Brook Andrew
Der Künstler und Kurator Brook Andrew (geboren 1970, lebt und arbeitet in Melbourne) widersetzt sich hegemonialen Machtstrukturen und den von ihnen erzwungenen Beschränkungen, um Raum für Indigene Daseins- und Wissenssysteme zu schaffen. Die von seiner Wiradjuri und keltischen Abstammung geprägte Forschungsarbeit und künstlerische Praxis zielen darauf ab, Formen der Verwandtschaft zwischen nicht-westlichen und westlichen Kulturen aufzubauen, denen eine intersektionale Auffassung von Indigenität gemein ist.

--- --- ---

**Aufgabenstellungen**
A. Geben Sie die Zeilen der Einträge unverändert wieder, beginnend mit der Zeile, die „How many series does the legend list? 3“ enthält, und endend mit der Zeile, die „What kind of chart is shown on the slide? scatter“ enthält. Lassen Sie die Bilder dabei weg.
B. Setzen Sie den Text über Brook Andrew dort fort, wo er endet.

**Informationen**
--- --- ---

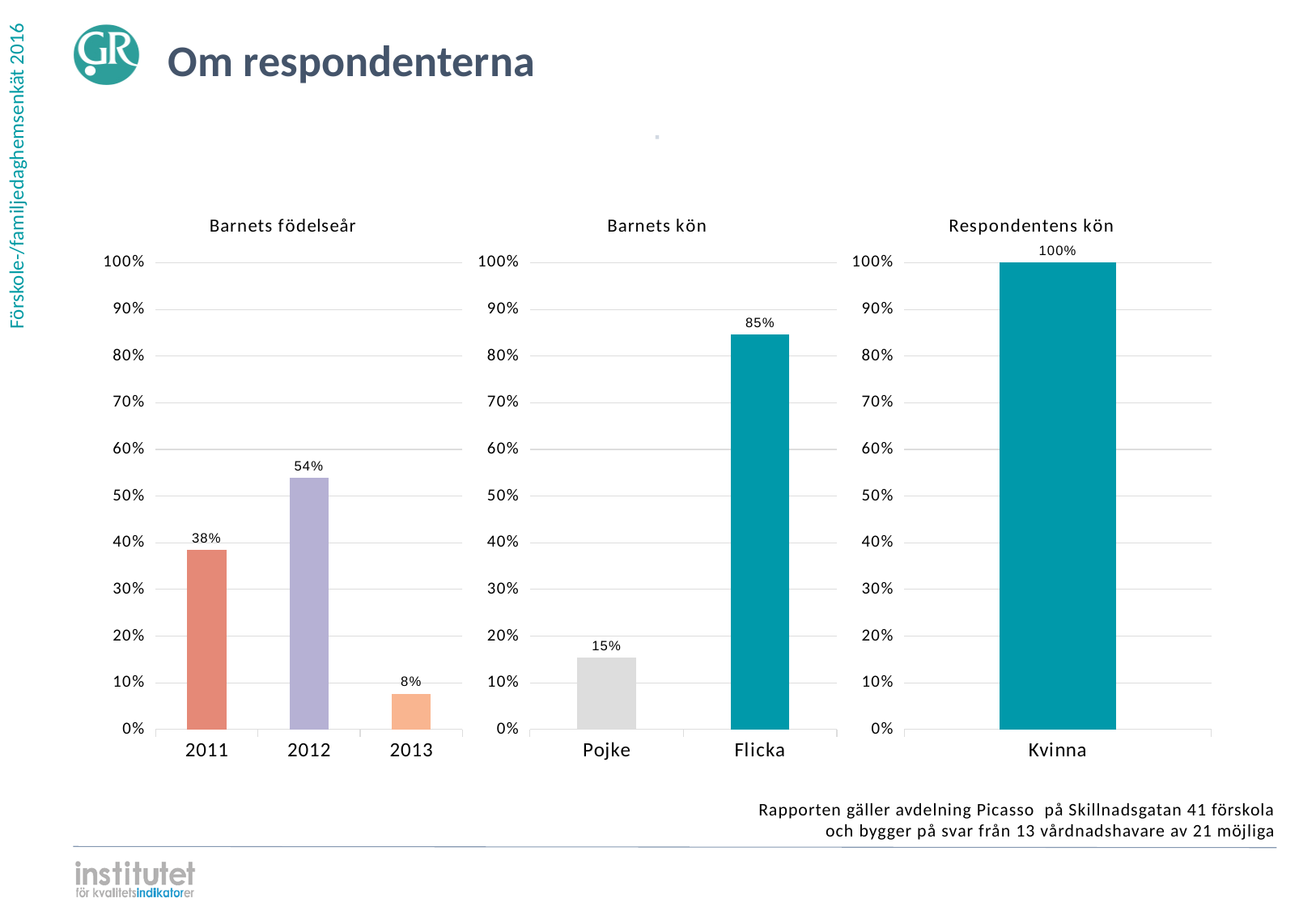
In the 'Barnets födelseår' chart, what is the difference between the values for 2012 and 2011? 16% In the 'Barnets födelseår' chart, is the value for 2011 greater or less than 40%? less In the 'Barnets kön' chart, what is the difference between the values for Flicka and Pojke? 70% In the 'Respondentens kön' chart, what is the value for Kvinna? 100% In the 'Barnets födelseår' chart, what is the value for 2013? 8% In the 'Barnets födelseår' chart, how many categories are shown on the x axis? 3 In the 'Barnets födelseår' chart, which birth year has the lowest value? 2013 In the 'Barnets kön' chart, what is the value for Pojke? 15% In the 'Barnets födelseår' chart, what is the value for 2012? 54% In the 'Barnets kön' chart, which is larger, Pojke or Flicka? Flicka What kind of chart is the 'Respondentens kön' chart? Bar chart In the 'Barnets födelseår' chart, which birth year has the highest value? 2012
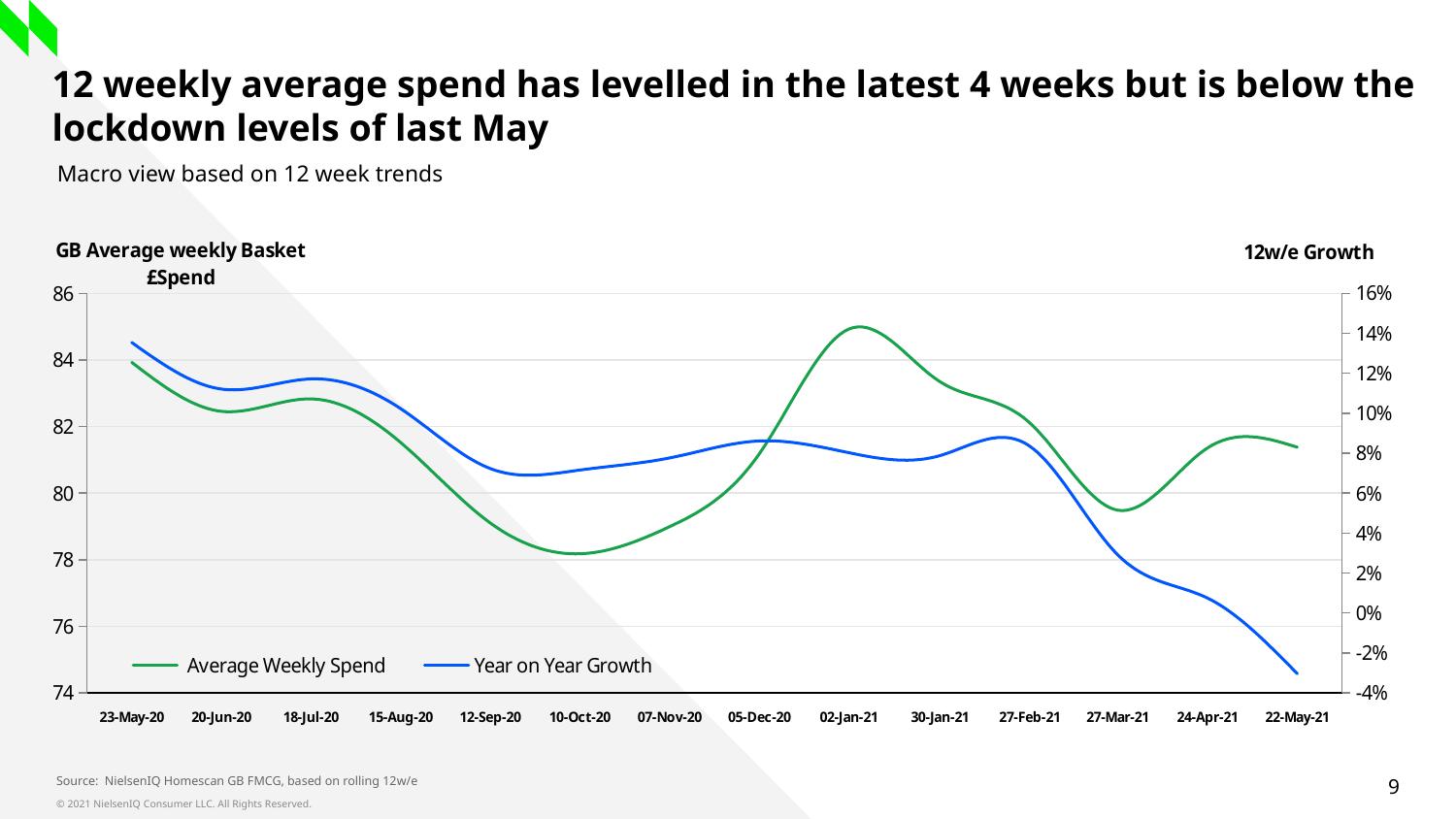
What is the title of the right-hand axis? 12w/e Growth Is the Year on Year Growth value at 22-May-21 greater or less than 0%? less How many series does the legend list? 2 Is the Average Weekly Spend value at 10-Oct-20 greater or less than 80? less Which is larger: the Average Weekly Spend at 23-May-20 or at 22-May-21? 23-May-20 What kind of chart is shown on the slide? Line chart Is the Year on Year Growth value at 23-May-20 greater or less than 12%? greater Does the Year on Year Growth line rise or fall between 27-Feb-21 and 22-May-21? fall How many date labels are shown on the x axis? 14 At which x-axis date does the Year on Year Growth line reach its lowest point? 22-May-21 At which x-axis date does the Average Weekly Spend line reach its highest point? 02-Jan-21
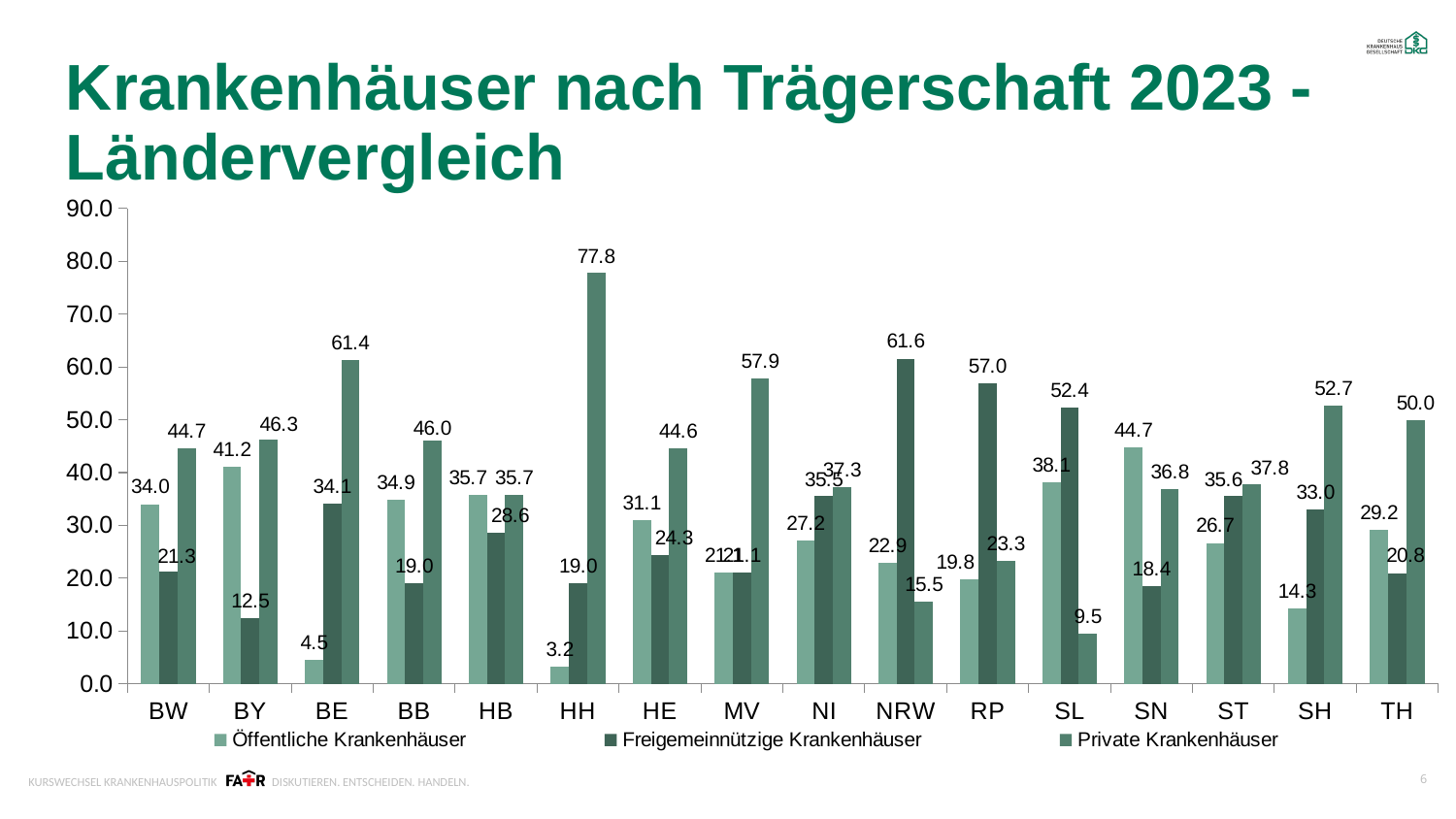
How many series does the legend list? 3 Which state has the highest value for Private Krankenhäuser? HH What is the difference between Private Krankenhäuser and Öffentliche Krankenhäuser in BE? 56.9 Which state has the highest value for Freigemeinnützige Krankenhäuser? NRW What are the three series named in the legend? Öffentliche Krankenhäuser, Freigemeinnützige Krankenhäuser, Private Krankenhäuser What is the value for Freigemeinnützige Krankenhäuser in SL? 52.4 What is the value for Öffentliche Krankenhäuser in BE? 4.5 What is the value for Private Krankenhäuser in HH? 77.8 What kind of chart is shown on the slide? bar chart How many federal states (categories) are shown on the x axis? 16 Which state has the lowest value for Öffentliche Krankenhäuser? HH In NRW, which is larger: Freigemeinnützige Krankenhäuser or Private Krankenhäuser? Freigemeinnützige Krankenhäuser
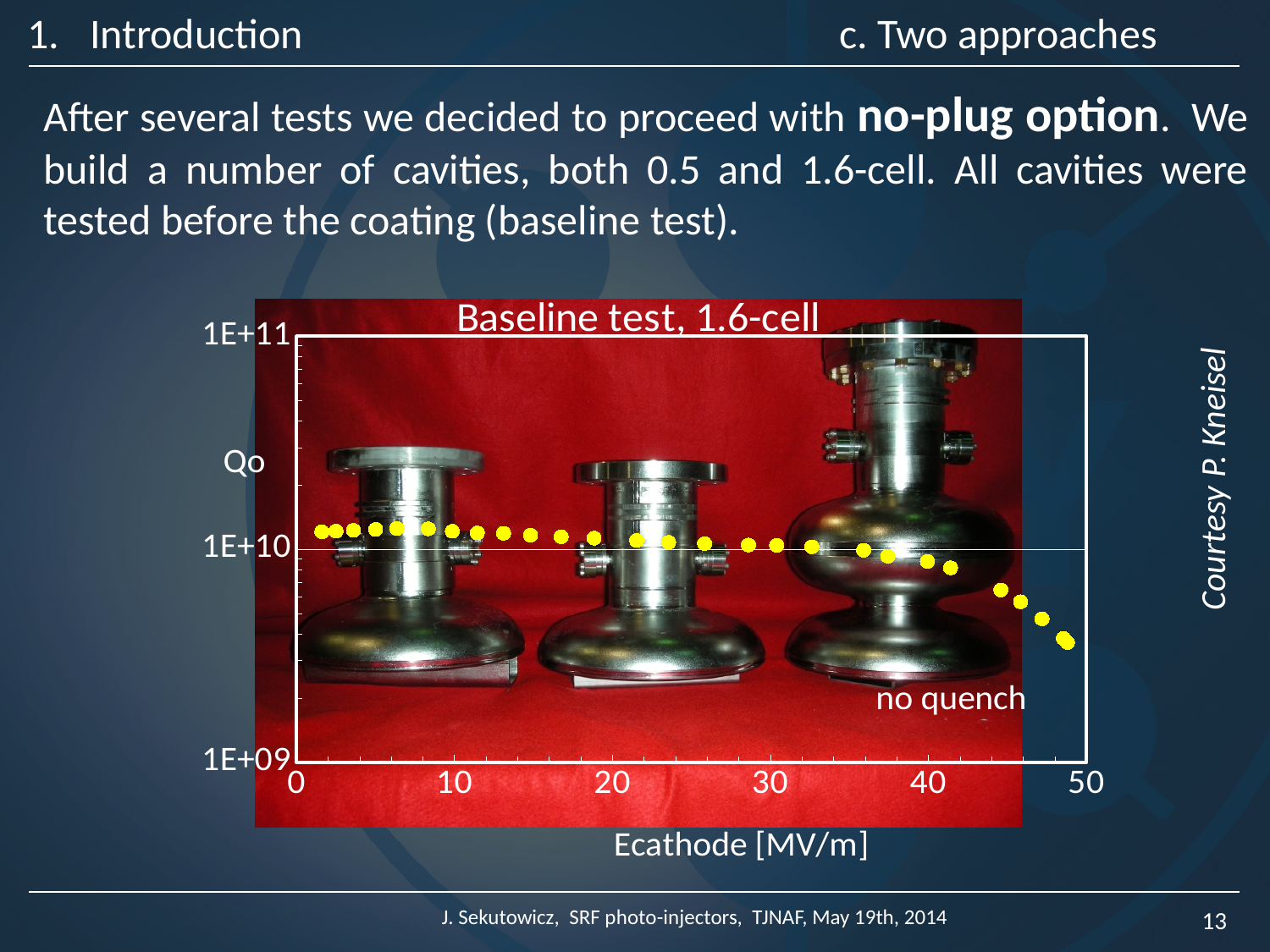
What kind of chart is shown on the slide? scatter chart Is the Qo value at an Ecathode of about 5 MV/m greater or less than 1E+10? greater Is the Qo value at the highest Ecathode point (near 48 MV/m) greater or less than 1E+10? less Which has the higher Qo: the point near 5 MV/m or the point near 48 MV/m? the point near 5 MV/m Is the Qo value at an Ecathode of about 10 MV/m greater or less than 1E+11? less What is the lowest tick value shown on the Qo axis? 1E+09 Does Qo rise or fall as Ecathode increases toward 50 MV/m? fall How many data series are plotted in the chart? 1 What is the maximum value shown on the x axis of the chart? 50 What is the label of the x axis of the chart? Ecathode [MV/m]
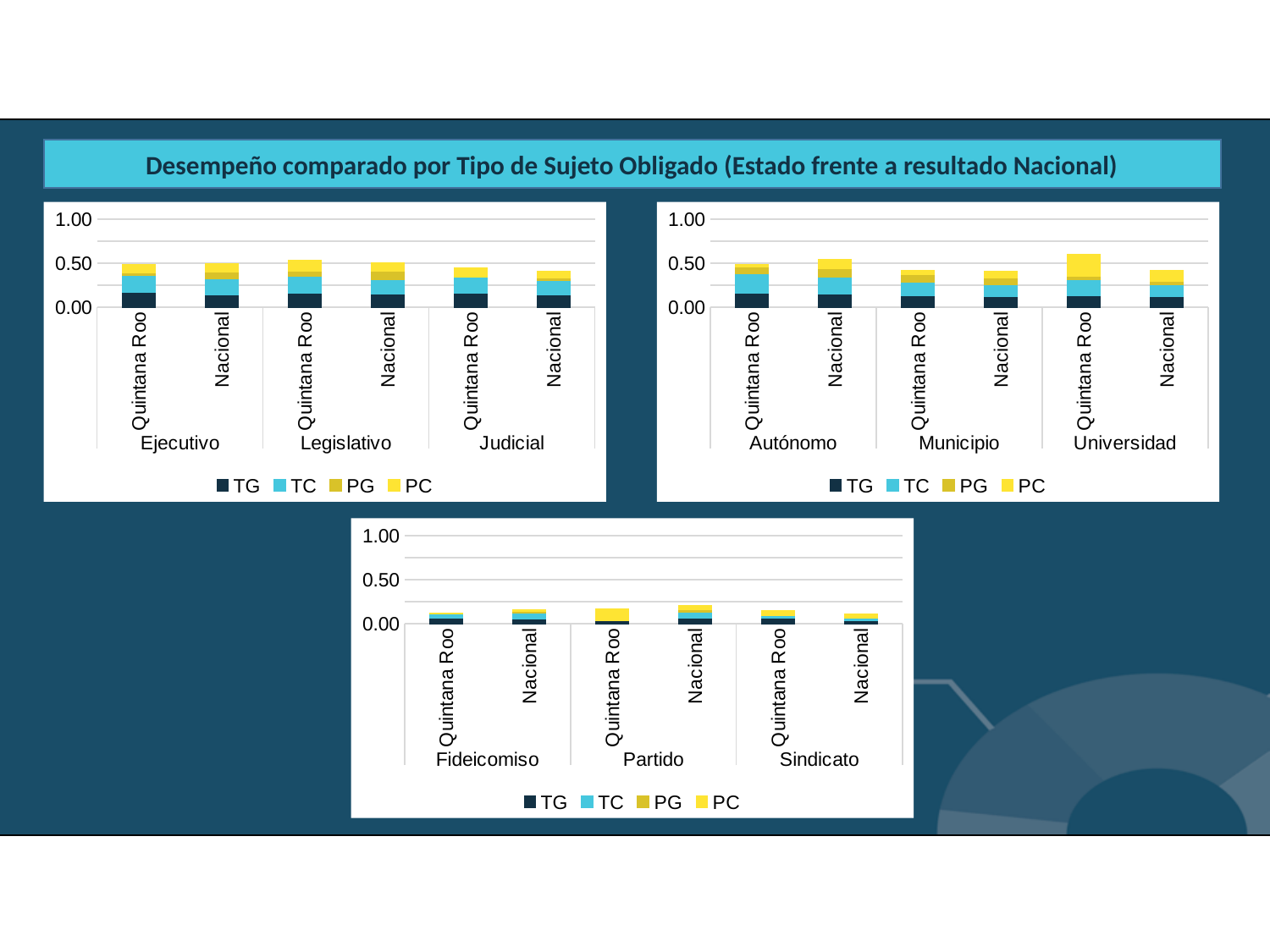
In the top-right chart, which bar has the highest total? Universidad, Quintana Roo In the top-right chart, which has the larger total: Universidad Quintana Roo or Universidad Nacional? Universidad Quintana Roo In the bottom chart, what are the legend entries? TG, TC, PG, PC In the bottom chart, is the total for Fideicomiso Quintana Roo greater or less than 0.50? less In the top-left chart, how many bars are plotted? 6 What is the title shown above the charts on the slide? Desempeño comparado por Tipo de Sujeto Obligado (Estado frente a resultado Nacional) In the top-right chart, is the total for Municipio Nacional greater or less than 0.50? less In the bottom chart, how many category groups are shown on the x axis? 3 In the top-left chart, how many series does the legend list? 4 What kind of chart is the top-right chart? Stacked bar chart In the top-right chart, is the total for Universidad Quintana Roo greater or less than 0.50? greater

--- --- ---

**Lösungen**
A.
How many series does the legend list? 3 Which state has the highest value for Private Krankenhäuser? HH What is the difference between Private Krankenhäuser and Öffentliche Krankenhäuser in BE? 56.9 Which state has the highest value for Freigemeinnützige Krankenhäuser? NRW What are the three series named in the legend? Öffentliche Krankenhäuser, Freigemeinnützige Krankenhäuser, Private Krankenhäuser What is the value for Freigemeinnützige Krankenhäuser in SL? 52.4 What is the value for Öffentliche Krankenhäuser in BE? 4.5 What is the value for Private Krankenhäuser in HH? 77.8 What kind of chart is shown on the slide? bar chart How many federal states (categories) are shown on the x axis? 16 Which state has the lowest value for Öffentliche Krankenhäuser? HH In NRW, which is larger: Freigemeinnützige Krankenhäuser or Private Krankenhäuser? Freigemeinnützige Krankenhäuser
What kind of chart is shown on the slide? scatter chart Is the Qo value at an Ecathode of about 5 MV/m greater or less than 1E+10? greater Is the Qo value at the highest Ecathode point (near 48 MV/m) greater or less than 1E+10? less Which has the higher Qo: the point near 5 MV/m or the point near 48 MV/m? the point near 5 MV/m Is the Qo value at an Ecathode of about 10 MV/m greater or less than 1E+11? less What is the lowest tick value shown on the Qo axis? 1E+09 Does Qo rise or fall as Ecathode increases toward 50 MV/m? fall How many data series are plotted in the chart? 1 What is the maximum value shown on the x axis of the chart? 50 What is the label of the x axis of the chart? Ecathode [MV/m]

B.
Häufig besteht Andrews Arbeit aus Eingriffen in museale Displays und einer Neuinterpretation der Wirkmächtigkeit von Sammlungsobjekten. Hierbei spürt der Künstler Verbindungen zum Kolonialismus, zu kultureller Enteignung und Gewalt auf und stellt ihnen Indigene Praktiken entgegen, deren antikoloniale Kraft in der Lage ist, westliche Vorstellungen von Fortschritt und Linearität sowie den kunsthistorischen Kanon und die ihn untermauernden Institutionen in Frage zu stellen.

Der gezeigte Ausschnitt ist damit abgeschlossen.